Issue with moveToFailed function reprocessing jobs and blocking queue #2750

Closed Haris-Ali closed 5 months ago

Haris-Ali commented 5 months ago

Hi, I was dabbling into bull queue because I was going to incorporate it into my project. The scenario in my project is that every job can be retried once (i.e. if it fails a second time, it should be removed from the queue). The job is basically handling some API call to a third party server which may or may not respond always. Which is why I have a setInterval to check if certain time has elapsed since job started processing. I have to fail the job and send it to retry if this is the first attempt otherwise remove it/mark as failed. Below is a minimum test code for the issue I am facing. Basically, moveToFailed function takes the job into waiting state (which doesn't make sense? Should it not move to failed state?) It then retries the job once more after which no other job is being processed.

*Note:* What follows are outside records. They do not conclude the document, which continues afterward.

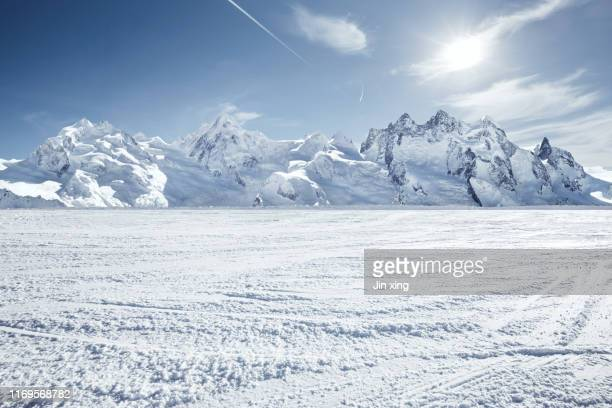 snow mountain in switzerland - horizontal stock-fotos und bilder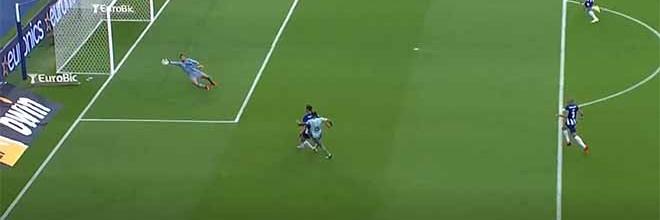 Diogo Costa fecha a baliza em desvio lateral – FC Porto 3-0 FC Arouca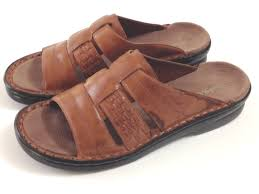 clarks tan leather slides sandals made in brazil size 8m what u0027s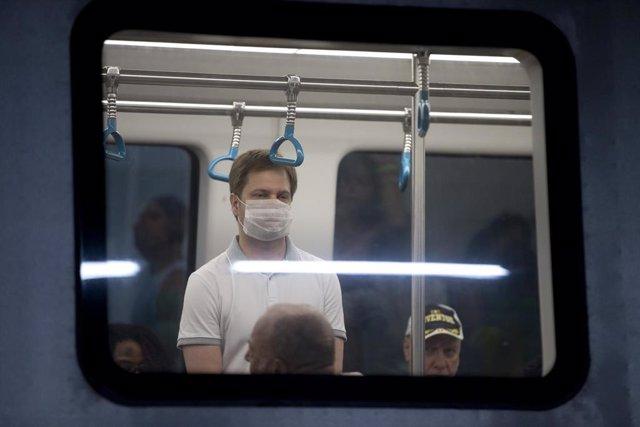 Un hombre con mascarilla en el metro de Río de Janeiro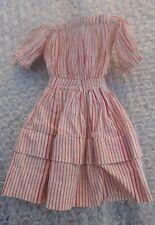 Petite robe poupée type Parisienne circa fin XIXème en bel état grenier !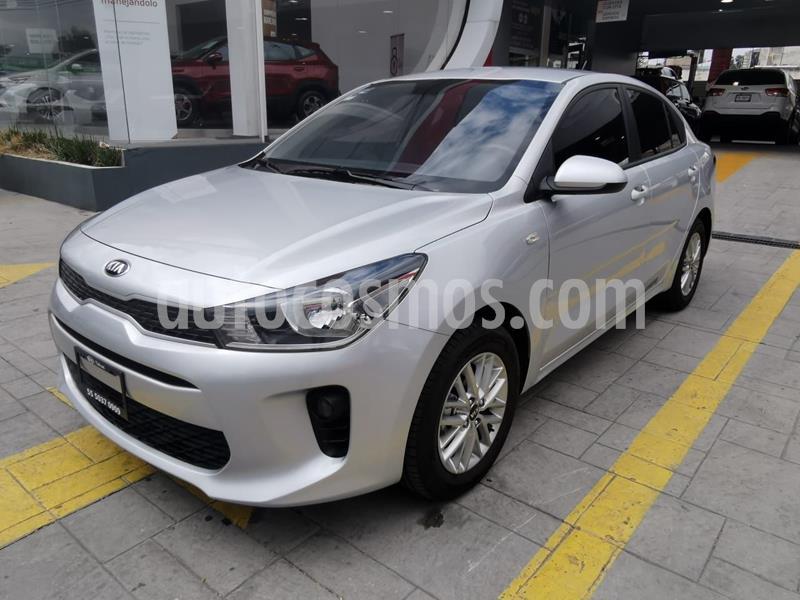 Kia Rio Sedan LX usado (2020) color Plata Dorado precio $230,000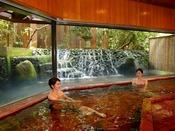 【滝の湯】滝を眺めながら美肌の湯をお楽しみください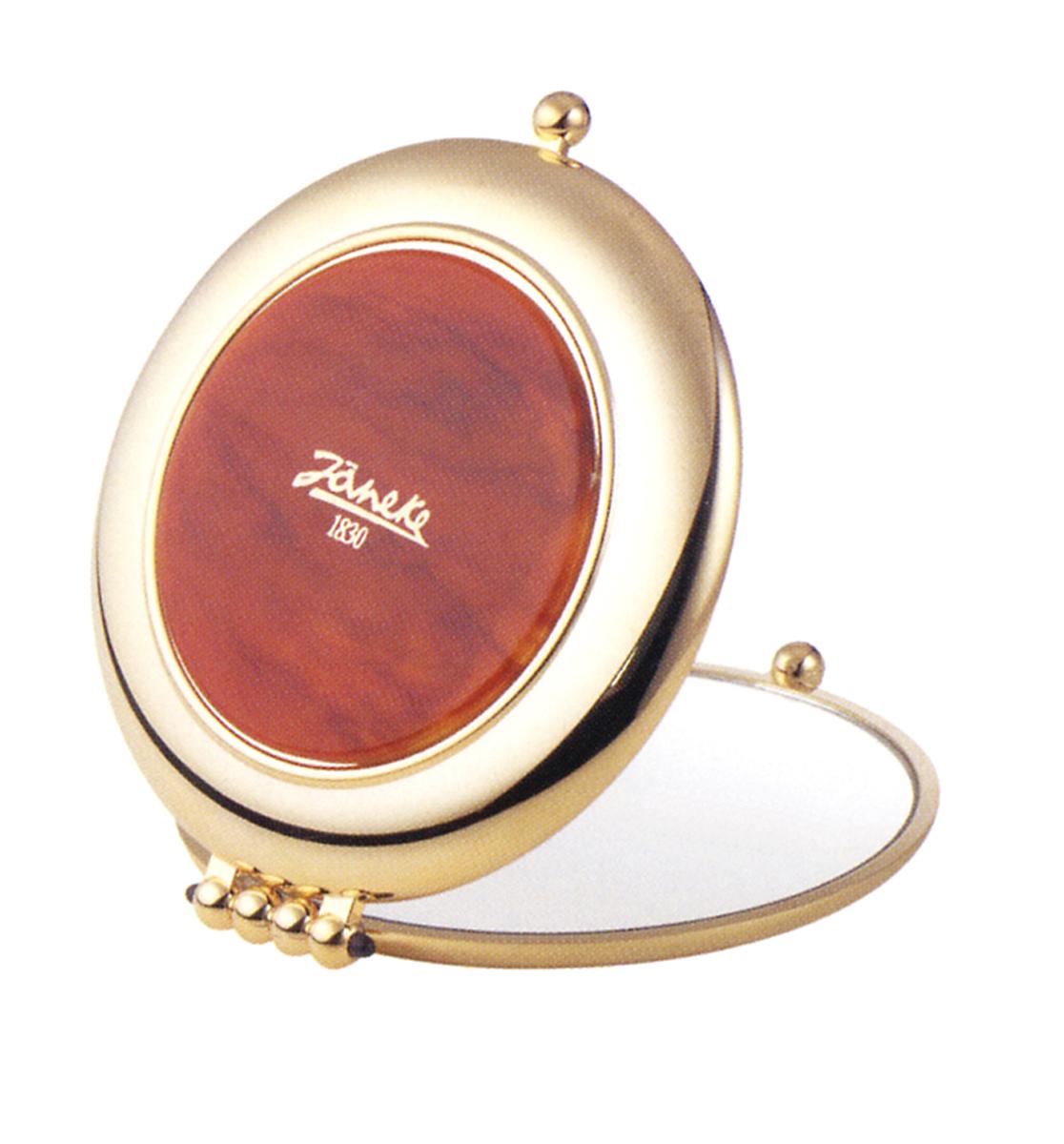 Janeke Зеркало карманное, линзы ZEISS, позолоченное D90, AU453.3 DBL.573236Марка Janeke – мировой лидер по производству расчесок, щеток, маникюрных принадлежностей, зеркал и косметичек. Марка Janeke, основанная в 1830 году, вот уже почти 180 лет поддерживает непревзойденное качество своей продукции, сочетая новейшие технологии с традициями ста- рых миланских мастеров. Все изделия на 80% производятся вручную, а инновационные технологии и современные материалы делают продукцию марки поистине уникальной. Стильный и эргономичный дизайн, яркие цветовые решения – все это приносит истин- ное удовольствие от использования аксессуаров Janeke. Компактные зеркала Janeke имеют линзы с обычным и трехкратным увеличением, которые позволяют быстро и легко поправить макияж в дороге. А благодаря стильному дизайну и миниатюрному размеру компактное зеркало Janeke станет любимым аксессуаром любой женщины.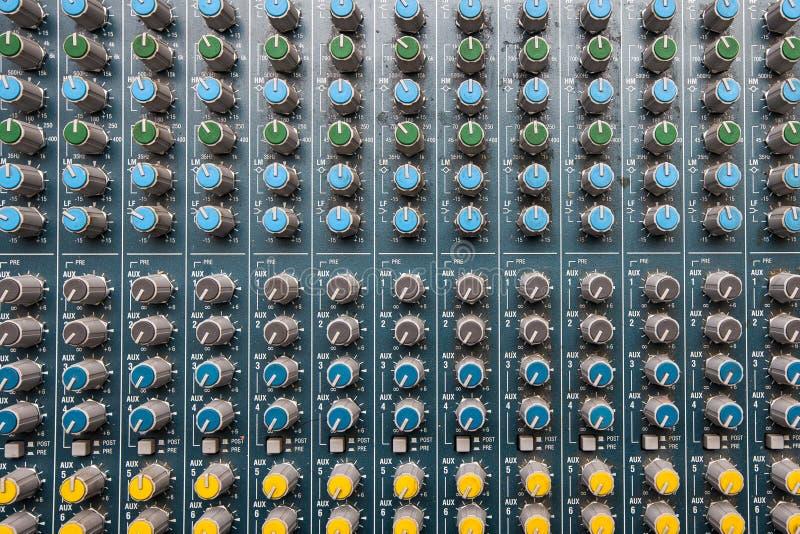 Fachowa audio dj melanżeru konsola, dźwięków narzędzia i przekładnia, pracowniany wyposażenie obrazek, selekcyjnej ostrości fader zdjęcia stock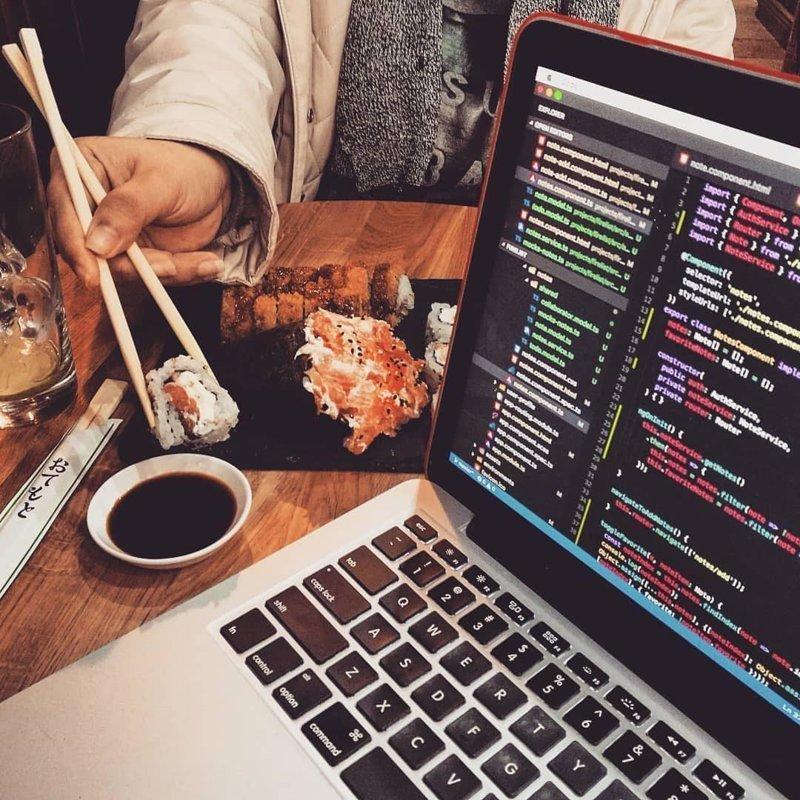 Хоть в кафе, попутно уплетая порцию суши… компьютеры, программисты, рабочие места, фото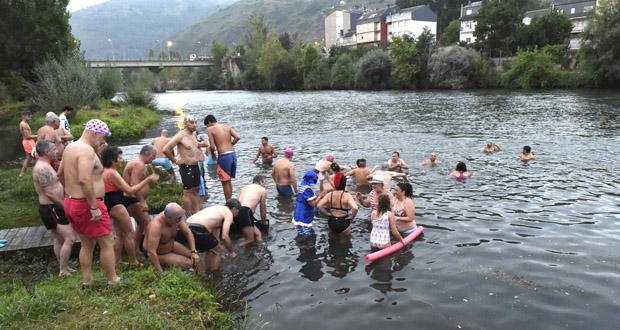 Photo of Unha corentena de intrépidos nadadores comezan o Día do Cristo cun chapuzón nas augas do Sil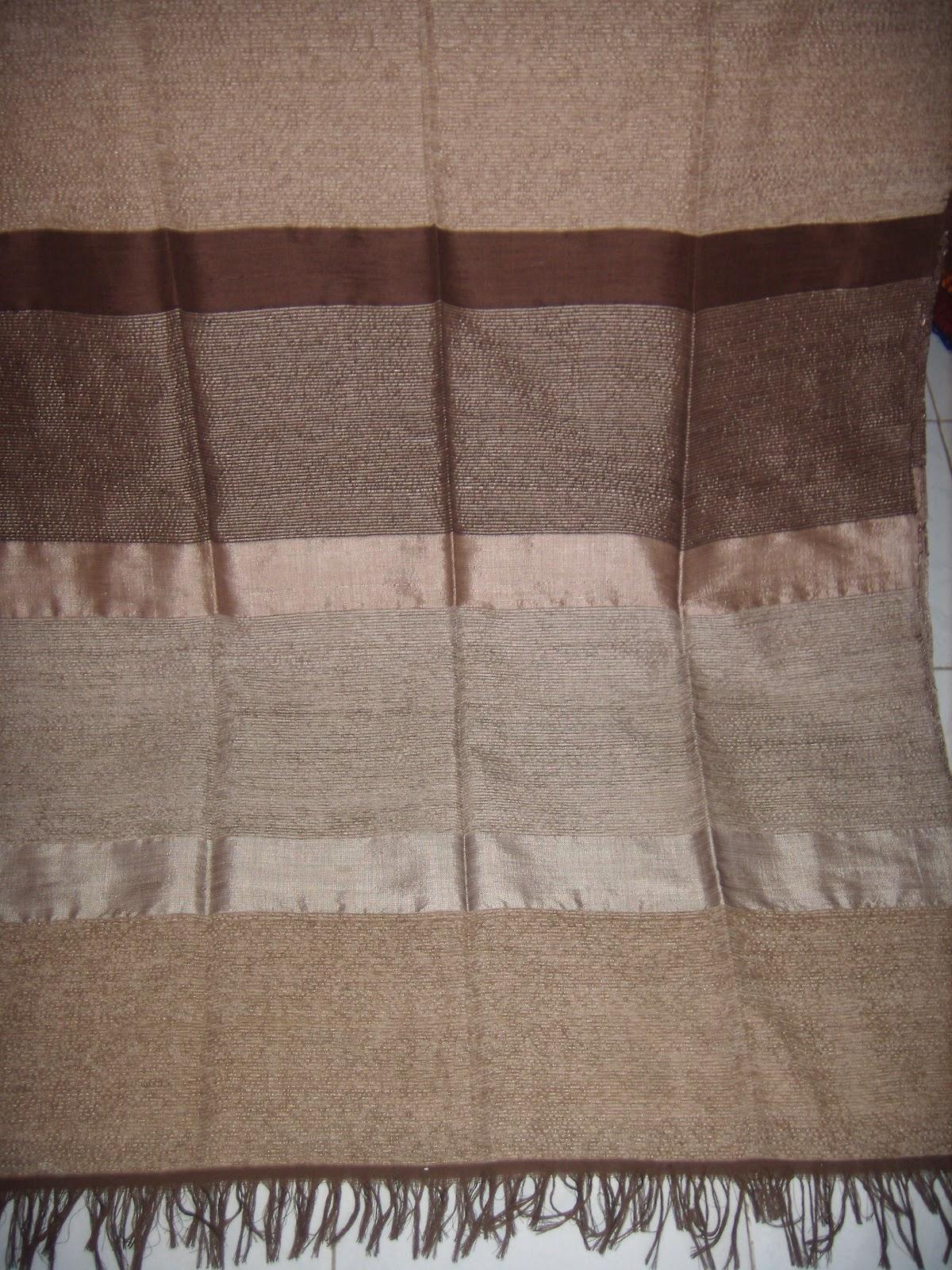 merycarpet couvre lit ou jet de canap beige marron. Black Bedroom Furniture Sets. Home Design Ideas
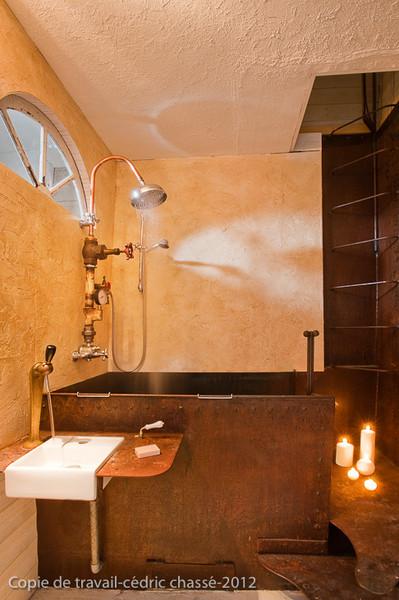 La baignoire douche façon cuve.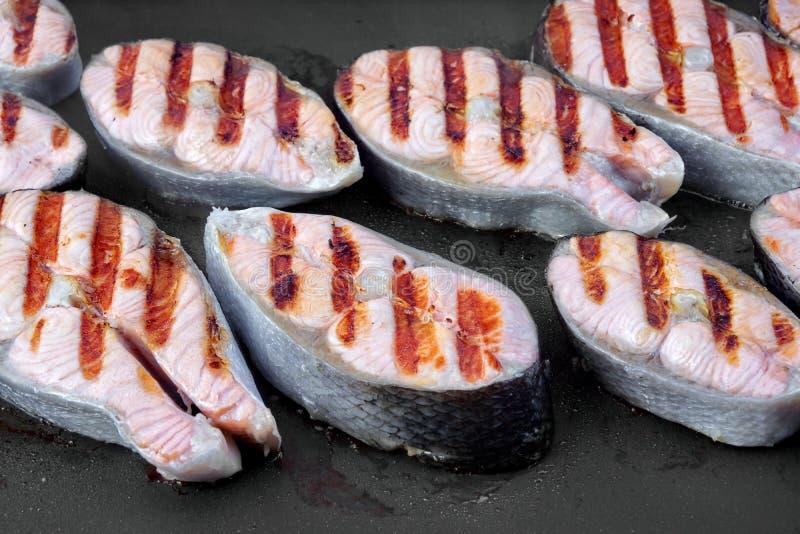 Casserole grillée de Salmon Steaks On The Hot photographie stock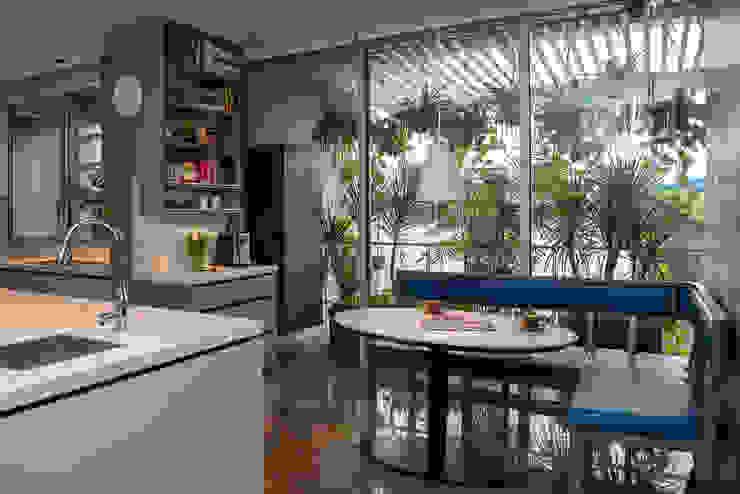Contemporary Breakfast Kitchen Nook Design Intervention Kitchen units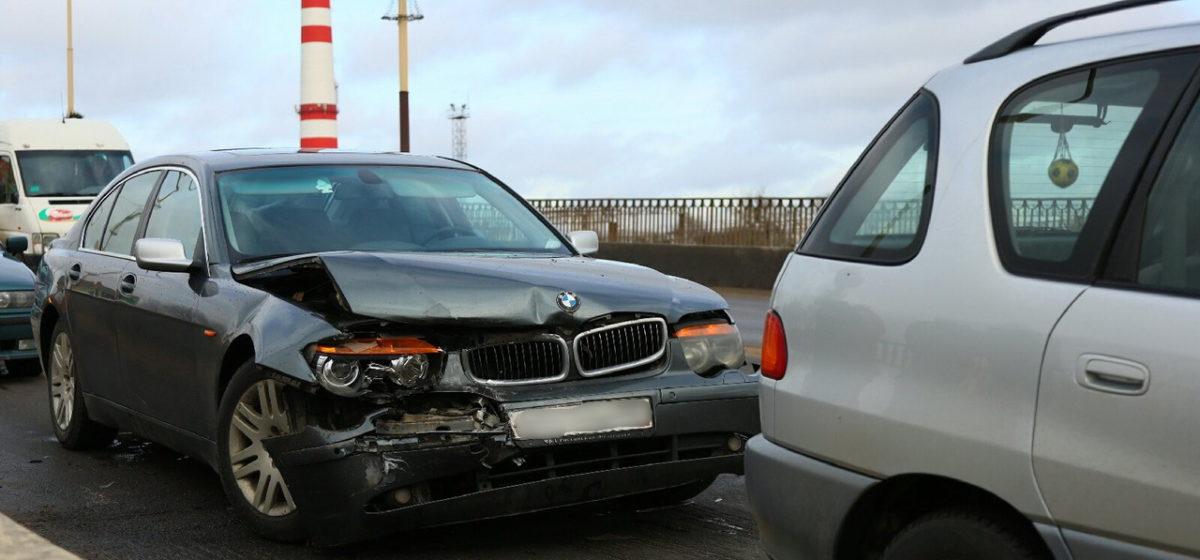 В Барановичах на мосту столкнулись BMW и Toyota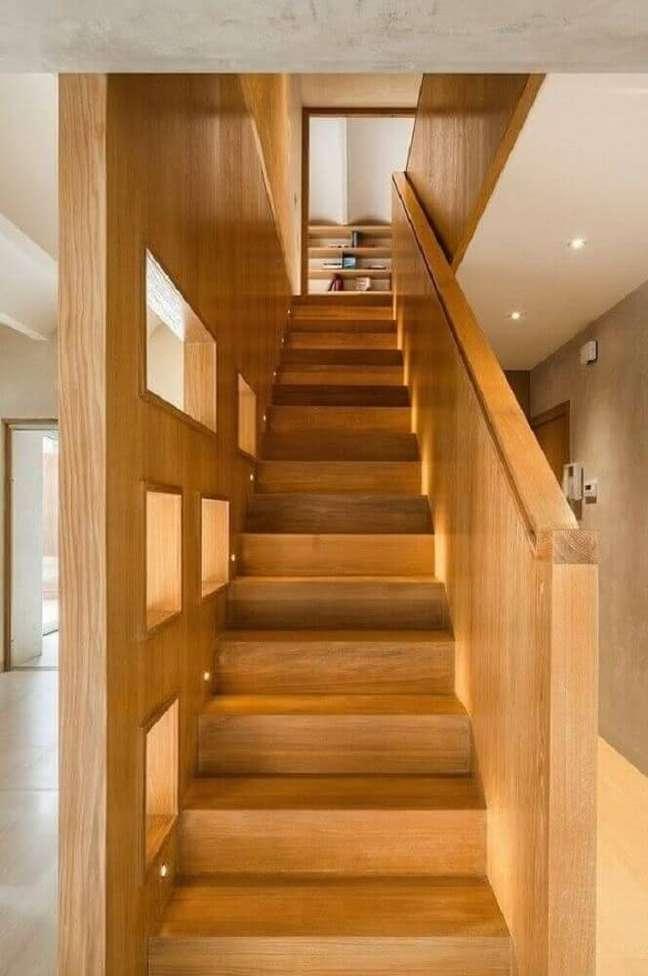37. Modelo de escada de madeira simples. Fonte: Plazatio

I have to manually call moveToFailed and/or moveToCompleted because of my desired functionality. If there's something I should do differently please do let me know as it is pretty essential I incorporate this feature.

import Bull from "bull";
import dotenv from "dotenv";

dotenv.config();
const { REDIS_HOST, REDIS_PORT } = process.env;

const jobInactivityMap = new Map();
const jobTimeout = 180000; // 3 Minutes

const queueOptions = {
  redis: { host: REDIS_HOST, port: REDIS_PORT },
  defaultJobOptions: {
    attempts: 2,
  },
};

const testQueue = new Bull("testQueue4", queueOptions);

testQueue.process(async (payload, done) => {
    console.log(`Processing job ${payload.id} with data: ${JSON.stringify(payload.data)}`);
});

testQueue.on('completed', (job, result) => {
    console.log(`Job ${job.id} completed with result ${result}`);
});

testQueue.on('failed', (job, err) => {
    console.log(`Job ${job.id} failed with error ${err.message || err}`);
});

testQueue.on("active", (job) => {
    console.log("jobInActivityMap", jobInactivityMap);
    jobInactivityMap.set(job.id, Date.now());
    console.log("jobInActivityMap", jobInactivityMap);
});

const jobs = [...new Array(3)].map((_) => ({
    text: "Hello World!"
}));

jobs.forEach((job) => testQueue.add(job));

setInterval(async () => {
    const currentTimestamp = Date.now();
    console.log('jobInactivityMap inside setInterval', jobInactivityMap)
    for (const [jobId, startTime] of jobInactivityMap.entries()) {
        // Check if job elapsed time is greater than or equal to 3 minutes
        console.log(`Job ID: ${jobId} with start time: ${startTime}`);
        if (currentTimestamp - startTime >= jobTimeout) {
            console.log(`Job elapsed time is greater than job timeout`);
            const job = await testQueue.getJob(jobId);
            if (job && job.attemptsMade === 0) {
                // If this is first attempt, retry the job
                await job.moveToFailed(new Error('first attempt failed'), true);
                jobInactivityMap.set(jobId, Date.now());
            } else {
                // Job has reached/is on max attempts or has received no response
                console.log(`Job's last attempt`);
                jobInactivityMap.delete(jobId);
                await job.discard();
            }
        }
    }
}, 60000);

I am using bull version 4.12.9

manast commented 5 months ago

There are many reasons why your approach won't work, so I will not dig into details. However, I can give you a couple of hints, first I will recommend you to use BullMQ instead (newer, more stable, better maintained), and secondly, you should be able to use the standard retry settings for a use case like this, from what you write it seems like a standard retry case with the "removeOnFail" option.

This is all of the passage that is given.